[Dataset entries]
################
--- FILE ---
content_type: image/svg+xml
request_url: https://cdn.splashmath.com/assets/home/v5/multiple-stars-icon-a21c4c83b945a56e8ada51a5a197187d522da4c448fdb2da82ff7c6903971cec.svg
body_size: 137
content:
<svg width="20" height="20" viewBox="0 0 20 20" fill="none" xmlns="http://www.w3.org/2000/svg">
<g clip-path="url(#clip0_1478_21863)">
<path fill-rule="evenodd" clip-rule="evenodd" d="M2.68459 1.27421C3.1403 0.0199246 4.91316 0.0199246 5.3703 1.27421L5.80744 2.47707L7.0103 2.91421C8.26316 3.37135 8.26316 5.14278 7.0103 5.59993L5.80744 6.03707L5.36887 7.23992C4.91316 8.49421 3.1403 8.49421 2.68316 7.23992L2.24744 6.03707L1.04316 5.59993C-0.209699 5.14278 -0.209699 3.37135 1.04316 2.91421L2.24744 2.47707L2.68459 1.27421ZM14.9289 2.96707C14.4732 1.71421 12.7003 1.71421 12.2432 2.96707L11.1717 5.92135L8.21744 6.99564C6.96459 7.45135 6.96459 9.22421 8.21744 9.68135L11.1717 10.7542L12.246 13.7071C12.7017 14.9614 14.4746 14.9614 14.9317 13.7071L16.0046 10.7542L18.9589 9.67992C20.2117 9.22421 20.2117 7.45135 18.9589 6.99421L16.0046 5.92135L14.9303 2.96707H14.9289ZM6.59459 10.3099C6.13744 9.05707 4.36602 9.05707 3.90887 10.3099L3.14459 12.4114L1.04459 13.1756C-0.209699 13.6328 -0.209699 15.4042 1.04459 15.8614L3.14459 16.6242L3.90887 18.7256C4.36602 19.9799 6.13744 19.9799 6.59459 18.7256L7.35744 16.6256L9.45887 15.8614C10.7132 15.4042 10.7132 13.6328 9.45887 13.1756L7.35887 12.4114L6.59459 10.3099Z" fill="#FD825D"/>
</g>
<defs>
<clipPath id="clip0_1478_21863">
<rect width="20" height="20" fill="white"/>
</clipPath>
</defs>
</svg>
################
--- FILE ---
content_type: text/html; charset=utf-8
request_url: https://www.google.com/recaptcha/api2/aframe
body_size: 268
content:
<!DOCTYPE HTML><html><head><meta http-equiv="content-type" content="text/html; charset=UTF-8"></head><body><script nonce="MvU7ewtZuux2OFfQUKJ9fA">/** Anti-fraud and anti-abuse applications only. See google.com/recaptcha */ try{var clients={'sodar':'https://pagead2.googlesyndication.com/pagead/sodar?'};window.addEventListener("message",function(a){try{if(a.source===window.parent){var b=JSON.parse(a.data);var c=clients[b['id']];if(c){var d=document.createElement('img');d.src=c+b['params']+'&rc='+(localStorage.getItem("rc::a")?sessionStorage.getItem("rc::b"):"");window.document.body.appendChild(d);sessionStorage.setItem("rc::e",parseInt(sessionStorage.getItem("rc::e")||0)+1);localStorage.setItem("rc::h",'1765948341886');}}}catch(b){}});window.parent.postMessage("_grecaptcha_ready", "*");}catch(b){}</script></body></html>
################
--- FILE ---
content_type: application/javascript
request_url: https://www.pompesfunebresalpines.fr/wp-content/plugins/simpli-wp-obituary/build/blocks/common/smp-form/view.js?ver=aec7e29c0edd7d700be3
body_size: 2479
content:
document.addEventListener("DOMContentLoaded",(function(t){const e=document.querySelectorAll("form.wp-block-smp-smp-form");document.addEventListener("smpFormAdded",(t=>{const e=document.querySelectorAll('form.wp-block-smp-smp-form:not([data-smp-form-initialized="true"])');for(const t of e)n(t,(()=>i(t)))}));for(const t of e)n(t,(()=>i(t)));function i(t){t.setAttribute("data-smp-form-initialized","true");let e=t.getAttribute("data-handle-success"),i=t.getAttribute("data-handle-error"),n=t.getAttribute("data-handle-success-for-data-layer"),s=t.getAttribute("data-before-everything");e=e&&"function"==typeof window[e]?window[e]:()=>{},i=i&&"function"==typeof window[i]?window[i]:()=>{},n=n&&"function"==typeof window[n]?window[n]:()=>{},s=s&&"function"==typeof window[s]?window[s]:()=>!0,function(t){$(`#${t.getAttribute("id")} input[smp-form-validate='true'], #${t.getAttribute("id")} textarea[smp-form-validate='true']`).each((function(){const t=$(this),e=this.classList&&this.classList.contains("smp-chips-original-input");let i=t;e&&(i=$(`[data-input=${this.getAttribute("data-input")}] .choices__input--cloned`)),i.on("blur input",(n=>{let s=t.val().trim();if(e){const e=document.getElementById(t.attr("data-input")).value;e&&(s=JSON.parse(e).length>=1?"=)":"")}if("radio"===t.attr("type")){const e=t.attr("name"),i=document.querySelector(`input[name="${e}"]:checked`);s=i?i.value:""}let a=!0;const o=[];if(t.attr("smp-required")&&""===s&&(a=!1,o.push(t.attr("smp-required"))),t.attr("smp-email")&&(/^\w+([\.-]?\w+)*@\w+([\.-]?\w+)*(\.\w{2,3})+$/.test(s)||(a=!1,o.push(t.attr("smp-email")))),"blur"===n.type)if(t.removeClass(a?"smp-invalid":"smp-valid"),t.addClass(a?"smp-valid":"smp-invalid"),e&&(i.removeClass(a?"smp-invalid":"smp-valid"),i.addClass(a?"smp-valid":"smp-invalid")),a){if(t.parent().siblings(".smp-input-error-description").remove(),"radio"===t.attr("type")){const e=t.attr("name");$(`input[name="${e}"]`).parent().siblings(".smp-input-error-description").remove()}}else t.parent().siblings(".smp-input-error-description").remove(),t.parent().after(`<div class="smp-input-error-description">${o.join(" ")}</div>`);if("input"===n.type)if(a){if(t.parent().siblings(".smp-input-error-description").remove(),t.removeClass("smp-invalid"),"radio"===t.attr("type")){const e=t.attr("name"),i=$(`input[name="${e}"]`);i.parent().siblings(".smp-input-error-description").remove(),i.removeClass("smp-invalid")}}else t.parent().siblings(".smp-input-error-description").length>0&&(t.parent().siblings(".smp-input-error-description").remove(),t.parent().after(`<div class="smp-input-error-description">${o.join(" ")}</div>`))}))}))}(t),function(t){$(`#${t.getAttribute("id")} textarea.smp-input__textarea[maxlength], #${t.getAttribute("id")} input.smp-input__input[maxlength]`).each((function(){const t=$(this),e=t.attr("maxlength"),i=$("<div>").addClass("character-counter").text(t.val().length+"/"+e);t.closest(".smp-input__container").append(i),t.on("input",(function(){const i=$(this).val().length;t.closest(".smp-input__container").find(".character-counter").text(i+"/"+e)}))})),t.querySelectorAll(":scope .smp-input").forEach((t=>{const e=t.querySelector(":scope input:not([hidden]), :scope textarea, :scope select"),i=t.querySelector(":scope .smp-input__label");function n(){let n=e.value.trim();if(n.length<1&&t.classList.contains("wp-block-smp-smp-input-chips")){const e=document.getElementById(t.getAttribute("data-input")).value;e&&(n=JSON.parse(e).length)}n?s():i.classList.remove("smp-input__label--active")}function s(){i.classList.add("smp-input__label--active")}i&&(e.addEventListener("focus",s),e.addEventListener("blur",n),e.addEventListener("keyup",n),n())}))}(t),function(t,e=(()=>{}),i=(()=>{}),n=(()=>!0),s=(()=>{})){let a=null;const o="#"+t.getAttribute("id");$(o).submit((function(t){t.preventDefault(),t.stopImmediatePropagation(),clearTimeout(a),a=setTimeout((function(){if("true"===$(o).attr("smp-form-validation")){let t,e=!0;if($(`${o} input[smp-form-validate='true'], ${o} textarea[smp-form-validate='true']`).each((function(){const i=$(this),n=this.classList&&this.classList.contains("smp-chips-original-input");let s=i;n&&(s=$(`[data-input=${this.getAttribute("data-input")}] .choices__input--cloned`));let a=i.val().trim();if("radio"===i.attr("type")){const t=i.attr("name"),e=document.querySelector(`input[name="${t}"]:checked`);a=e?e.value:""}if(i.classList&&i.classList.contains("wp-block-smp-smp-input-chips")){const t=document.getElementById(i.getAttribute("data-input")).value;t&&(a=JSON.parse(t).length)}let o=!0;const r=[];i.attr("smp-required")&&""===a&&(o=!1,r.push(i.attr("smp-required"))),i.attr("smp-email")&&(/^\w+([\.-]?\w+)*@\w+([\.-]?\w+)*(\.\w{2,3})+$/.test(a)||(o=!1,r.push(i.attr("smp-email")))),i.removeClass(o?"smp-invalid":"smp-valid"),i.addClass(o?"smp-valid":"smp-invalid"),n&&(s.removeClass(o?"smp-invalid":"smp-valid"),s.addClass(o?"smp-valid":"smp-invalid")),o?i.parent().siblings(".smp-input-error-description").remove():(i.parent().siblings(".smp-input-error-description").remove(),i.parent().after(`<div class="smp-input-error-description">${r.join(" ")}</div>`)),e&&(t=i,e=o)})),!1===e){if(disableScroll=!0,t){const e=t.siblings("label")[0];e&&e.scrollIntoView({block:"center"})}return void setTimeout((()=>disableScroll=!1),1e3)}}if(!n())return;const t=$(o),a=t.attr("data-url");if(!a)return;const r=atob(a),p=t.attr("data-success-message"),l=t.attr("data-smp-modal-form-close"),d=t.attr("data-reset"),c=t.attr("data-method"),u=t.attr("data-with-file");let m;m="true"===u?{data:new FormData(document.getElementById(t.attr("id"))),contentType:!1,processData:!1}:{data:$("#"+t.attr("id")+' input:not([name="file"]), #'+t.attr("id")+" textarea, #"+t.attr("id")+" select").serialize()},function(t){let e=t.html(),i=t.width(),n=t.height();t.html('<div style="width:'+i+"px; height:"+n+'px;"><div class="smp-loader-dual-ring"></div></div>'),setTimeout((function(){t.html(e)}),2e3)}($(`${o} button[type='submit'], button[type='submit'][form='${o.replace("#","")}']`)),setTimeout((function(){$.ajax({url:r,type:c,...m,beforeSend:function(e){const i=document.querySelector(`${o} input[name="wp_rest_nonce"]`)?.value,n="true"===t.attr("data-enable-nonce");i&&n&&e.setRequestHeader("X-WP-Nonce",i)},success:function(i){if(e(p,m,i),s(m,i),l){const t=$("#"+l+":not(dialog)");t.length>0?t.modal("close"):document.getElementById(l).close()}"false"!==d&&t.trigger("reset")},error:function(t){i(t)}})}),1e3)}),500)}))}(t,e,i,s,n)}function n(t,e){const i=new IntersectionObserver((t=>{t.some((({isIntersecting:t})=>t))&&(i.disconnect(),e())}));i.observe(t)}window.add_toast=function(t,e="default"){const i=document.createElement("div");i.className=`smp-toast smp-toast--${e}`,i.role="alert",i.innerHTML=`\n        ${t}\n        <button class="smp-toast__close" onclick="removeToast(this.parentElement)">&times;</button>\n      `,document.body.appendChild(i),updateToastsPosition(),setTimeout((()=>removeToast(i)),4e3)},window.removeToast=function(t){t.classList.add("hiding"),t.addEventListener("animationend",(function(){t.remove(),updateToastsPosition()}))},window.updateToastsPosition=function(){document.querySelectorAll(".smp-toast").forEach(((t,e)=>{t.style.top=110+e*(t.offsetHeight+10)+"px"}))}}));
################
EXERCISE DETAILS:
Using the records above, gather all lines where the string "recaptcha" is present.

EXERCISE SOLUTION:
request_url: https://www.google.com/recaptcha/api2/aframe
<!DOCTYPE HTML><html><head><meta http-equiv="content-type" content="text/html; charset=UTF-8"></head><body><script nonce="MvU7ewtZuux2OFfQUKJ9fA">/** Anti-fraud and anti-abuse applications only. See google.com/recaptcha */ try{var clients={'sodar':'https://pagead2.googlesyndication.com/pagead/sodar?'};window.addEventListener("message",function(a){try{if(a.source===window.parent){var b=JSON.parse(a.data);var c=clients[b['id']];if(c){var d=document.createElement('img');d.src=c+b['params']+'&rc='+(localStorage.getItem("rc::a")?sessionStorage.getItem("rc::b"):"");window.document.body.appendChild(d);sessionStorage.setItem("rc::e",parseInt(sessionStorage.getItem("rc::e")||0)+1);localStorage.setItem("rc::h",'1765948341886');}}}catch(b){}});window.parent.postMessage("_grecaptcha_ready", "*");}catch(b){}</script></body></html>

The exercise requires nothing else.